• TO BE DONE: Take the line that contains "Arrange these from" and every line after it in the material below, and quote them exactly.

• ITEMS:
──────────────────────────────

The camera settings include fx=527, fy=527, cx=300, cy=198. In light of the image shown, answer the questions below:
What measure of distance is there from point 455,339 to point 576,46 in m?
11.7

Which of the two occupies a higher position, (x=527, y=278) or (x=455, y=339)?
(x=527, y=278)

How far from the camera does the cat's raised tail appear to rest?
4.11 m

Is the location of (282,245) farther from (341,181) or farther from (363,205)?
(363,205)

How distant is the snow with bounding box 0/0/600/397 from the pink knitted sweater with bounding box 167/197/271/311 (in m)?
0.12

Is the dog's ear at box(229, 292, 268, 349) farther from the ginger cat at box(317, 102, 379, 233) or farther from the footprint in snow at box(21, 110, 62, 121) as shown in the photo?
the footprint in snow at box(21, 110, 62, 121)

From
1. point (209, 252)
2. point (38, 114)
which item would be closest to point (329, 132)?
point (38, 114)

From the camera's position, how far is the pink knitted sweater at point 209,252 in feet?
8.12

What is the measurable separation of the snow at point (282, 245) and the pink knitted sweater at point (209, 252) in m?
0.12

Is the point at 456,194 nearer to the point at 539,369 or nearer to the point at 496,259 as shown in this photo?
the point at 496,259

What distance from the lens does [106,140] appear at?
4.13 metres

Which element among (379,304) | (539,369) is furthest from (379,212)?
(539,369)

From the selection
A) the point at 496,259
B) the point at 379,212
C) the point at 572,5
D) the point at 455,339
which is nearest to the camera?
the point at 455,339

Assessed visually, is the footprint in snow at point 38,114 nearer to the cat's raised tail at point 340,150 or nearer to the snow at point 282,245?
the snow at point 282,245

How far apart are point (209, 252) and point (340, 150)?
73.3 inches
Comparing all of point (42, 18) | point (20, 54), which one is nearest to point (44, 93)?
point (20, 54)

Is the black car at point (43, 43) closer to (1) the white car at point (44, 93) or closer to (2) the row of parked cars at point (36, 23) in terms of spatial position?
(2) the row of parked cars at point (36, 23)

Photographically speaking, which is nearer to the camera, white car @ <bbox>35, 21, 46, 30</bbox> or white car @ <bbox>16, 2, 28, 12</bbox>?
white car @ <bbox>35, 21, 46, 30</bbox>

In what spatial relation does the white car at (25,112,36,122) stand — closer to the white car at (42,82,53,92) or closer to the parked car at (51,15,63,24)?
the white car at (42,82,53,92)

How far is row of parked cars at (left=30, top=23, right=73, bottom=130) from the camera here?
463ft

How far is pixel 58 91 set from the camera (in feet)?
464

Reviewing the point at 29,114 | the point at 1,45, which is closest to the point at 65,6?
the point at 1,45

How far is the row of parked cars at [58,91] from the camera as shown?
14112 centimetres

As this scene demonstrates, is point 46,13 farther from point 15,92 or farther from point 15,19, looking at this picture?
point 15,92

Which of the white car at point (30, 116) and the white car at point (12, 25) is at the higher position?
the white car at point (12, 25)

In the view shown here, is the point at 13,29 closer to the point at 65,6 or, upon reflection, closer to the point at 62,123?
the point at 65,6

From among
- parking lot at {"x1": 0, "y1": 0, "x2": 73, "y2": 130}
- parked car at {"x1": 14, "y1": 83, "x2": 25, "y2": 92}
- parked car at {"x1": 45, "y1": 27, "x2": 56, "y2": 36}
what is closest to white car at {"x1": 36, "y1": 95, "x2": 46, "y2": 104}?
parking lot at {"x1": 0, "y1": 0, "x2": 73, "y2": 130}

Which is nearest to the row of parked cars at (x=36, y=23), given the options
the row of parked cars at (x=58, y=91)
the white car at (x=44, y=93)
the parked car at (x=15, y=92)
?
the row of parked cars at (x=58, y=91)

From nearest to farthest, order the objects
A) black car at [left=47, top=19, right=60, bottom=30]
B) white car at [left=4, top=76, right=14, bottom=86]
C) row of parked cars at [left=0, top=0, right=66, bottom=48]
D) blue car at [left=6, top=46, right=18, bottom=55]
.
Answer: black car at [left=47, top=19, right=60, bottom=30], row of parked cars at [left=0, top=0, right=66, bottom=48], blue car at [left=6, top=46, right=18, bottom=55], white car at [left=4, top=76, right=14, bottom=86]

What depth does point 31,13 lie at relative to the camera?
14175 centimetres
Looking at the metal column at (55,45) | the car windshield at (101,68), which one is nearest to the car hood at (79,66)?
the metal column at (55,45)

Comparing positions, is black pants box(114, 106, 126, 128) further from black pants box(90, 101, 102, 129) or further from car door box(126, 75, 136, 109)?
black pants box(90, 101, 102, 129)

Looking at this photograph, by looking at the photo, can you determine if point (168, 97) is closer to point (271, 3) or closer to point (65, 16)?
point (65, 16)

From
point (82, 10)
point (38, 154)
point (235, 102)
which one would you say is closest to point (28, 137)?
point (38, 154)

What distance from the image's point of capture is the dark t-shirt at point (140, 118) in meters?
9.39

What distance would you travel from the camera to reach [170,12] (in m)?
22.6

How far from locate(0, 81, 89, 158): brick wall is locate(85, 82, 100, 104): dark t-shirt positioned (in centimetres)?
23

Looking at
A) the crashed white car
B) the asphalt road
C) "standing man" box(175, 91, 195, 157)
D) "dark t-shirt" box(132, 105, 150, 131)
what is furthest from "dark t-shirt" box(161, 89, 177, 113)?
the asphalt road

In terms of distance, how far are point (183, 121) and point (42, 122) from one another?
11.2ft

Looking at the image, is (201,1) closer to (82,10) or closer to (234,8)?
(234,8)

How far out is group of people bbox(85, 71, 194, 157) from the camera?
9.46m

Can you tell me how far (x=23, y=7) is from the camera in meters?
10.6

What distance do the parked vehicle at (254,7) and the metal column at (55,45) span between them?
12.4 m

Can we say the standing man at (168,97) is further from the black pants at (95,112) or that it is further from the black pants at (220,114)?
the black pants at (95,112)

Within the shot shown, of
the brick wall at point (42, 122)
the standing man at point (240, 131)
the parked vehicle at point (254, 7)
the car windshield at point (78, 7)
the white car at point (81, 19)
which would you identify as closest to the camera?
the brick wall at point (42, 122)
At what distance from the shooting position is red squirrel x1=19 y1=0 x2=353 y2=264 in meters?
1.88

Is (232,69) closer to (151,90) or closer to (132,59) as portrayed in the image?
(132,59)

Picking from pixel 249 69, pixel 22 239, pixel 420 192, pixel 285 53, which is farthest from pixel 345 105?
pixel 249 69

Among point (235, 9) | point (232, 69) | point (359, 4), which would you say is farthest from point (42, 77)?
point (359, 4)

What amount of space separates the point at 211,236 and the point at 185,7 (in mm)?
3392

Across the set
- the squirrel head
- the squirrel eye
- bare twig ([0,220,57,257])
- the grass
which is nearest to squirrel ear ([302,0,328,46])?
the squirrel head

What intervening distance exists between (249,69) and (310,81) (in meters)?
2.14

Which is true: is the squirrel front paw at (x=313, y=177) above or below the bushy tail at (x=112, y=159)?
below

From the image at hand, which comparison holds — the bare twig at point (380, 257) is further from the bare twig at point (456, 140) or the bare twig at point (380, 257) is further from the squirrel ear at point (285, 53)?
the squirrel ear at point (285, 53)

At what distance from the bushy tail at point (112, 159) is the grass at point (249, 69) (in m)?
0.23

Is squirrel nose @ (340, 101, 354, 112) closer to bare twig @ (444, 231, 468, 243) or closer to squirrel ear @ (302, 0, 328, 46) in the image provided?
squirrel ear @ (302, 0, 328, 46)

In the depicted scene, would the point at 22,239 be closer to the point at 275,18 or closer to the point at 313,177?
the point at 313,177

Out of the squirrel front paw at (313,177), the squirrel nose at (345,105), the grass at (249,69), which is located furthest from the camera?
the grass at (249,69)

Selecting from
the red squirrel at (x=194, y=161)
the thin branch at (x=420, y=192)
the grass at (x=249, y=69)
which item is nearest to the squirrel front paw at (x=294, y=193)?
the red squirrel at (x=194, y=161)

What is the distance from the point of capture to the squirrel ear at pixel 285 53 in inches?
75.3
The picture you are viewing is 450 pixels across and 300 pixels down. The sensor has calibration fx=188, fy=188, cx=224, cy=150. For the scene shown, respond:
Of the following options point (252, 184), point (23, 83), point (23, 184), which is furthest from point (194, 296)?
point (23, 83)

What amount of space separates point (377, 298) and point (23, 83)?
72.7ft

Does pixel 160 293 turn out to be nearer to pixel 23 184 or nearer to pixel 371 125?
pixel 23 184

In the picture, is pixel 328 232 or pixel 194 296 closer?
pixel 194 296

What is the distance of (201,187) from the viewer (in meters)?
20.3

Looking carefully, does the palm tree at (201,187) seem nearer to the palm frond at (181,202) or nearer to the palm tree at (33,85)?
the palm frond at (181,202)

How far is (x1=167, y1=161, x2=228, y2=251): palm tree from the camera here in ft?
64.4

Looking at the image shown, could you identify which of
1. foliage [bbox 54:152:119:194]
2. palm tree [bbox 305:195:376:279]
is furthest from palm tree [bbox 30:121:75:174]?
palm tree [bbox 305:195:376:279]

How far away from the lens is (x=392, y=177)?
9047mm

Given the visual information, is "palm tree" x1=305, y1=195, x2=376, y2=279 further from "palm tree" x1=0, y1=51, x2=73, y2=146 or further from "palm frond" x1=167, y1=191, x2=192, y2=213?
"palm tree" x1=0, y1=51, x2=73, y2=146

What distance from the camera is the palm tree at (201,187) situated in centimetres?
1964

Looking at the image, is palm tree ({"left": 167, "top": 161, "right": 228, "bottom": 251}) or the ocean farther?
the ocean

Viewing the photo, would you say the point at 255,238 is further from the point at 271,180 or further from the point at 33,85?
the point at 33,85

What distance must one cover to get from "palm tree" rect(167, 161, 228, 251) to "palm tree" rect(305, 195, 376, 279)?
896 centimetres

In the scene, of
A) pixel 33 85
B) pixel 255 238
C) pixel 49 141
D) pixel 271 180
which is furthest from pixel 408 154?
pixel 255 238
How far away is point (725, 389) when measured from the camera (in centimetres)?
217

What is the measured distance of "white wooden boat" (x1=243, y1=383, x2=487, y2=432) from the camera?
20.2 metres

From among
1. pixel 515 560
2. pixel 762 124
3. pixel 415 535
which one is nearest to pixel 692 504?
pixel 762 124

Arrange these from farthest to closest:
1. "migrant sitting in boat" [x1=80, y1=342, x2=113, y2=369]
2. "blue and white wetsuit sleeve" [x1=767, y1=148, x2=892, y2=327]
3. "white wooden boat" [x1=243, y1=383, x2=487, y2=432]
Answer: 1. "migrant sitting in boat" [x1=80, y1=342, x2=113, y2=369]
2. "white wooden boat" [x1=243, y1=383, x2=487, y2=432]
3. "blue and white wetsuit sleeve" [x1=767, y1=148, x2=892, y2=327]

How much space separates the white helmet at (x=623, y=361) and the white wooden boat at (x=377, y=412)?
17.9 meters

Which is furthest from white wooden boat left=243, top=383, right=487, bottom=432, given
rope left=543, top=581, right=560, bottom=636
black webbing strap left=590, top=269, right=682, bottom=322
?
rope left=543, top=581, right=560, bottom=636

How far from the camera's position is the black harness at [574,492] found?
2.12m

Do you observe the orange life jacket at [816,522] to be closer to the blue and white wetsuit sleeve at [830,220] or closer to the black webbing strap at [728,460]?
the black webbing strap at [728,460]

──────────────────────────────

• PROBLEM SOLUTION:
Arrange these from farthest to closest:
1. "migrant sitting in boat" [x1=80, y1=342, x2=113, y2=369]
2. "blue and white wetsuit sleeve" [x1=767, y1=148, x2=892, y2=327]
3. "white wooden boat" [x1=243, y1=383, x2=487, y2=432]
Answer: 1. "migrant sitting in boat" [x1=80, y1=342, x2=113, y2=369]
2. "white wooden boat" [x1=243, y1=383, x2=487, y2=432]
3. "blue and white wetsuit sleeve" [x1=767, y1=148, x2=892, y2=327]

How much space separates the white helmet at (x=623, y=361) and the white wooden boat at (x=377, y=412)?
17.9 meters

Which is furthest from white wooden boat left=243, top=383, right=487, bottom=432, given
rope left=543, top=581, right=560, bottom=636
black webbing strap left=590, top=269, right=682, bottom=322
?
rope left=543, top=581, right=560, bottom=636

How far from the camera's position is the black harness at [574,492] found?
2.12m

Do you observe the orange life jacket at [816,522] to be closer to the blue and white wetsuit sleeve at [830,220] or closer to the black webbing strap at [728,460]?
the black webbing strap at [728,460]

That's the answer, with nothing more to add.